--- Records supplied ---
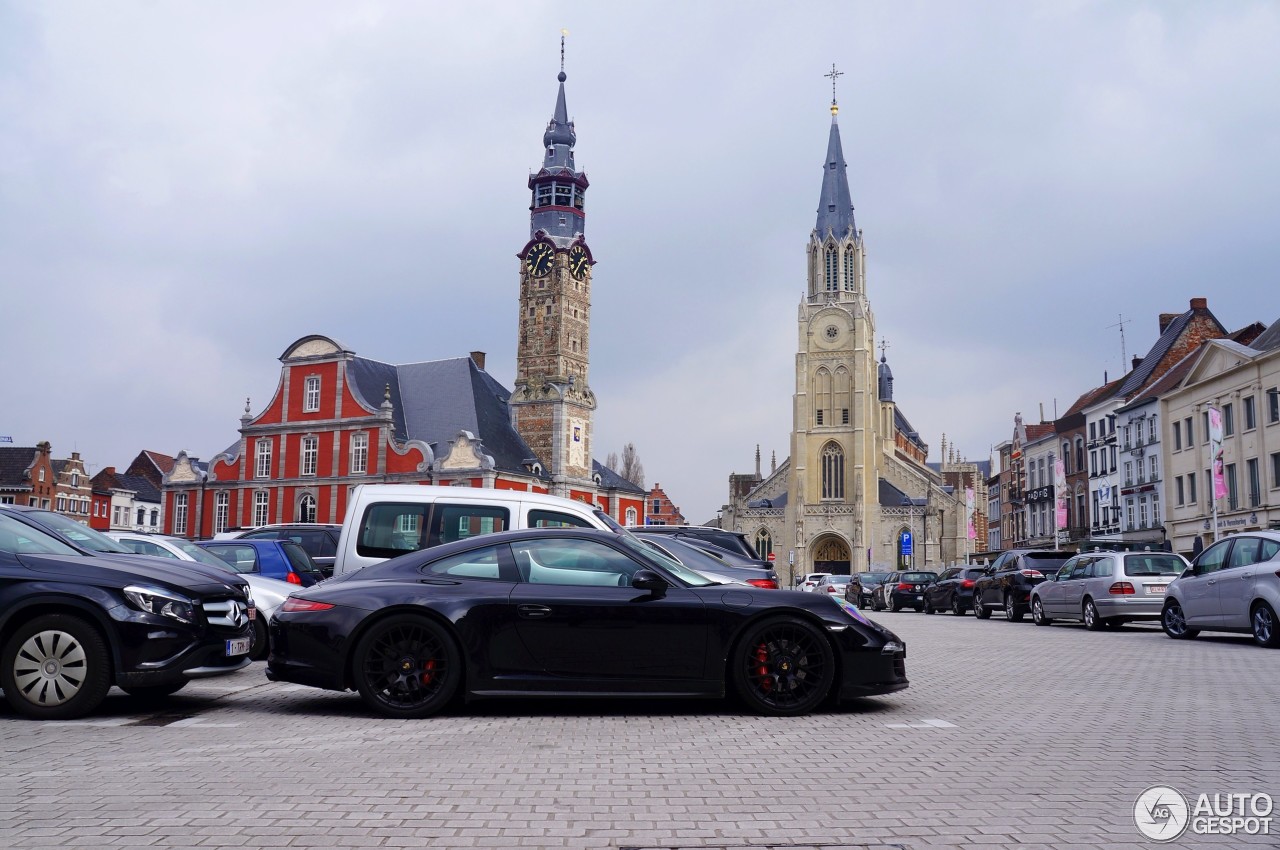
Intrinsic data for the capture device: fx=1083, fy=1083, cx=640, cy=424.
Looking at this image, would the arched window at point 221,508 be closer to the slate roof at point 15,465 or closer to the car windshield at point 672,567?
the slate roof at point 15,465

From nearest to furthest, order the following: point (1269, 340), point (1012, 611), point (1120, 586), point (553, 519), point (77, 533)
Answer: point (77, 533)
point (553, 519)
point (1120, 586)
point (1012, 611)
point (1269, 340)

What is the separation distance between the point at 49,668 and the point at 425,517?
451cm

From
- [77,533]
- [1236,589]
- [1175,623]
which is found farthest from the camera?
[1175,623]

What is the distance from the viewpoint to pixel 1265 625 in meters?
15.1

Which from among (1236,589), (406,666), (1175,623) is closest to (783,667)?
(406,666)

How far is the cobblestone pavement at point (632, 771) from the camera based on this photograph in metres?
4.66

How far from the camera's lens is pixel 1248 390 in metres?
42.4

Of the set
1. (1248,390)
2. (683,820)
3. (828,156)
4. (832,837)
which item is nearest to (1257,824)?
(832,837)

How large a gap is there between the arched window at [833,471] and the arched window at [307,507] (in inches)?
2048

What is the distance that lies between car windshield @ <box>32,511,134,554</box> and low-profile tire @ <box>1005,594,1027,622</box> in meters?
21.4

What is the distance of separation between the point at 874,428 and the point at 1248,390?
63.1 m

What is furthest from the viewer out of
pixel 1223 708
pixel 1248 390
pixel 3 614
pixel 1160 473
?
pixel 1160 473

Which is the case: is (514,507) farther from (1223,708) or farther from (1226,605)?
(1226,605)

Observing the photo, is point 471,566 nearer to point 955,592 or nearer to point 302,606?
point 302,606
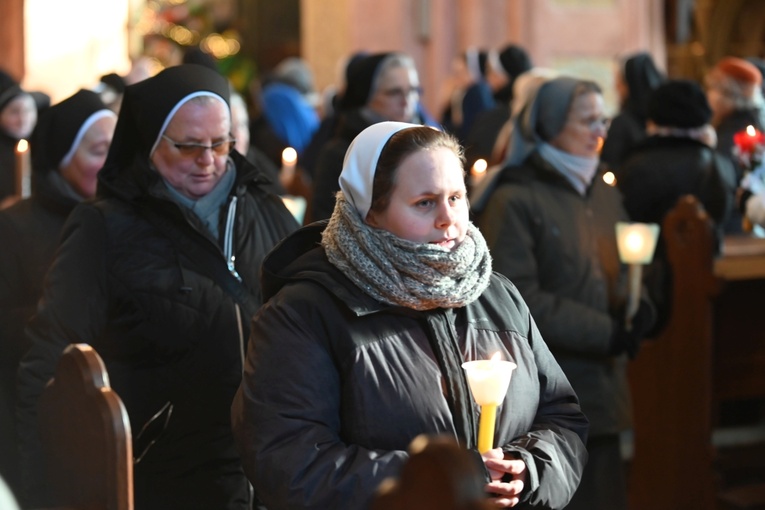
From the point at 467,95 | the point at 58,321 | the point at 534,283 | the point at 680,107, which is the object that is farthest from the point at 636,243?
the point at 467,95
---
--- Records supplied ---
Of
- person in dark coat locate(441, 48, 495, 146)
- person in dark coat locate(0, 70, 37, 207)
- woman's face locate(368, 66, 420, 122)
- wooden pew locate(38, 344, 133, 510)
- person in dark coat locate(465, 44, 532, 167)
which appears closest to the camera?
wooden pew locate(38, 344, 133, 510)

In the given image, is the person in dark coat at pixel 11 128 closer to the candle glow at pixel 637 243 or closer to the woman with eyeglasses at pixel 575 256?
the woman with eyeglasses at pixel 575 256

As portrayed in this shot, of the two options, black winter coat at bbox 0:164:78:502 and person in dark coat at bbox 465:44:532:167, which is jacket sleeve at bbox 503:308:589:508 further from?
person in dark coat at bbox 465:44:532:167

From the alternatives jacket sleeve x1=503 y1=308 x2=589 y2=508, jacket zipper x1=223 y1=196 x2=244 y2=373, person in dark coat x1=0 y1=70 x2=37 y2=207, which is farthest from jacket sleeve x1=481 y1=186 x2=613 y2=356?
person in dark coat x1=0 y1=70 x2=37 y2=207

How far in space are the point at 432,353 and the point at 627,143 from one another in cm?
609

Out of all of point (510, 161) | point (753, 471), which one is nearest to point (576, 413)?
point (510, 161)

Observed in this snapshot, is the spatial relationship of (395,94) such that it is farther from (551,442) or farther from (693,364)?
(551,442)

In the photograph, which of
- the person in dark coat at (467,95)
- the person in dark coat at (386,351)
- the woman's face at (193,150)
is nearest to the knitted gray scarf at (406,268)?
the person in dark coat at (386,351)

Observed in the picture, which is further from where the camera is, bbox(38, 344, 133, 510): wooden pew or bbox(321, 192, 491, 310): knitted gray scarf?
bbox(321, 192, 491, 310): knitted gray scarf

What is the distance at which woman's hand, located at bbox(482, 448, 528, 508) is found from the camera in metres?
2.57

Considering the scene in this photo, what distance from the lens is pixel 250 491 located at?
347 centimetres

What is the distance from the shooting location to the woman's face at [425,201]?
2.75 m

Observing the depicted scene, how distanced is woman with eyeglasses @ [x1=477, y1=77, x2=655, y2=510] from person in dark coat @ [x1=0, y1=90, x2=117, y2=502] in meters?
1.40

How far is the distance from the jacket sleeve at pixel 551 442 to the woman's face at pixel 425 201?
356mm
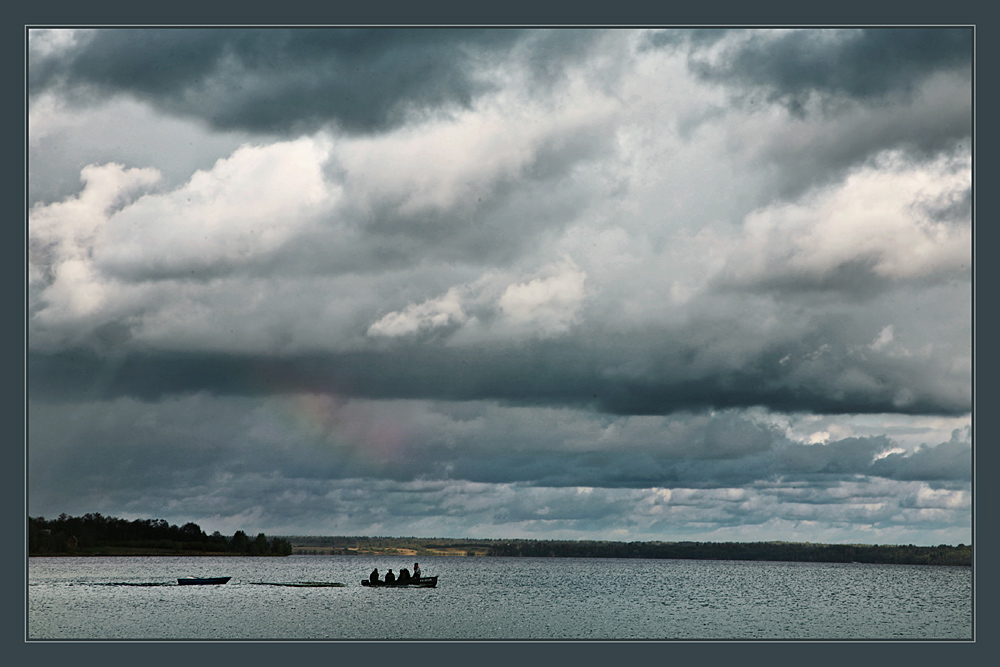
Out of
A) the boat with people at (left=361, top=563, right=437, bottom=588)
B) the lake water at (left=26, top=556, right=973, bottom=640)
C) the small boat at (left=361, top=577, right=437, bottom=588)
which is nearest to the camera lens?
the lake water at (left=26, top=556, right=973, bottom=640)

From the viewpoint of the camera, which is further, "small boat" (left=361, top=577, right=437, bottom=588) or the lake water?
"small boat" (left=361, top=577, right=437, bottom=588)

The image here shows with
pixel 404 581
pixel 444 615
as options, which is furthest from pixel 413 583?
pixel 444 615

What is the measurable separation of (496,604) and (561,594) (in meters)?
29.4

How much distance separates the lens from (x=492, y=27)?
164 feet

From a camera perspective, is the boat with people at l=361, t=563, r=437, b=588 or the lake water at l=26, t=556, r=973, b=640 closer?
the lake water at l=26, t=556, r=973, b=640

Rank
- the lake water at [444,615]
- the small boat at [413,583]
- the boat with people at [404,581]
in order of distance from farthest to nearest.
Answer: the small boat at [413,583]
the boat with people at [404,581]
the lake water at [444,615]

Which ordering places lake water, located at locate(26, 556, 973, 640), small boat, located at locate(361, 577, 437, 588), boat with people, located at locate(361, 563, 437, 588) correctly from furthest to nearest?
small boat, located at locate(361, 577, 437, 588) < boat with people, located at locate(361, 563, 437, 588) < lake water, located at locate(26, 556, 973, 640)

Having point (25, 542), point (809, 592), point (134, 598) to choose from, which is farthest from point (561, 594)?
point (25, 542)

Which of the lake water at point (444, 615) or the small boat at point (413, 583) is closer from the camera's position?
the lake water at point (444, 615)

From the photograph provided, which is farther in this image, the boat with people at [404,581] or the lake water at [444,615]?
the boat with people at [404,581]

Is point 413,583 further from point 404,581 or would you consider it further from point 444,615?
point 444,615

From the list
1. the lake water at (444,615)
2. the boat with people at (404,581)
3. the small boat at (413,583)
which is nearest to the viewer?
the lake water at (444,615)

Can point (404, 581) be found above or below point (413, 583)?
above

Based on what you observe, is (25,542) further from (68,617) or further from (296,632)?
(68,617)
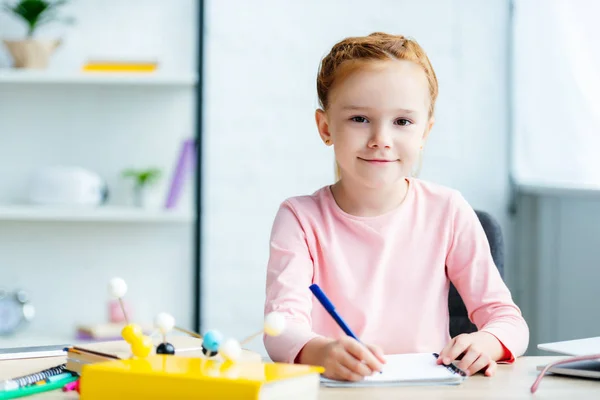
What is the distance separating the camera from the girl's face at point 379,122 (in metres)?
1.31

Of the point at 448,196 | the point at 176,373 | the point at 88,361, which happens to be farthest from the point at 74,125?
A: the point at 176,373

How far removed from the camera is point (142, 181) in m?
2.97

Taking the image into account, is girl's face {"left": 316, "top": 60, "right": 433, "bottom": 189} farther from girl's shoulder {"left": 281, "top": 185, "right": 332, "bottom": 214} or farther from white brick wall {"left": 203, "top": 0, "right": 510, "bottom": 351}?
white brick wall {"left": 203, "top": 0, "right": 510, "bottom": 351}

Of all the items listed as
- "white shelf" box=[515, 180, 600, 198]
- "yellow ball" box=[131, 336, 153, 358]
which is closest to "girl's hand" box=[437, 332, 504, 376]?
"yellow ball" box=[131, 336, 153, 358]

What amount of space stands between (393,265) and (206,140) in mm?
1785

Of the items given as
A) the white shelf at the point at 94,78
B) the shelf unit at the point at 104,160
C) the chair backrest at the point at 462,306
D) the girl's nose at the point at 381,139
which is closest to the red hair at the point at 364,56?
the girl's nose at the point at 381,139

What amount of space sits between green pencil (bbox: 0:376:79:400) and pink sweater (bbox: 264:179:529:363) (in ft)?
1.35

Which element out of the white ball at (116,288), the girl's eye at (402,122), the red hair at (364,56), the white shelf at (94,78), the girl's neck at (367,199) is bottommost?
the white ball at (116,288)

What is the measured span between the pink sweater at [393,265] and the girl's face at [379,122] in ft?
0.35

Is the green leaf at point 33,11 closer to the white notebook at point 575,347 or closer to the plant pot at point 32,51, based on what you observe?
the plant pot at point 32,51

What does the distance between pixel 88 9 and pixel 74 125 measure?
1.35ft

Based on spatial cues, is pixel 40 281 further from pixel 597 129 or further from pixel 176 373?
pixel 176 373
---
*The task*:
How many lines in the data contain the string "bbox"? Reply with the number alone.

*Finished answer*:
6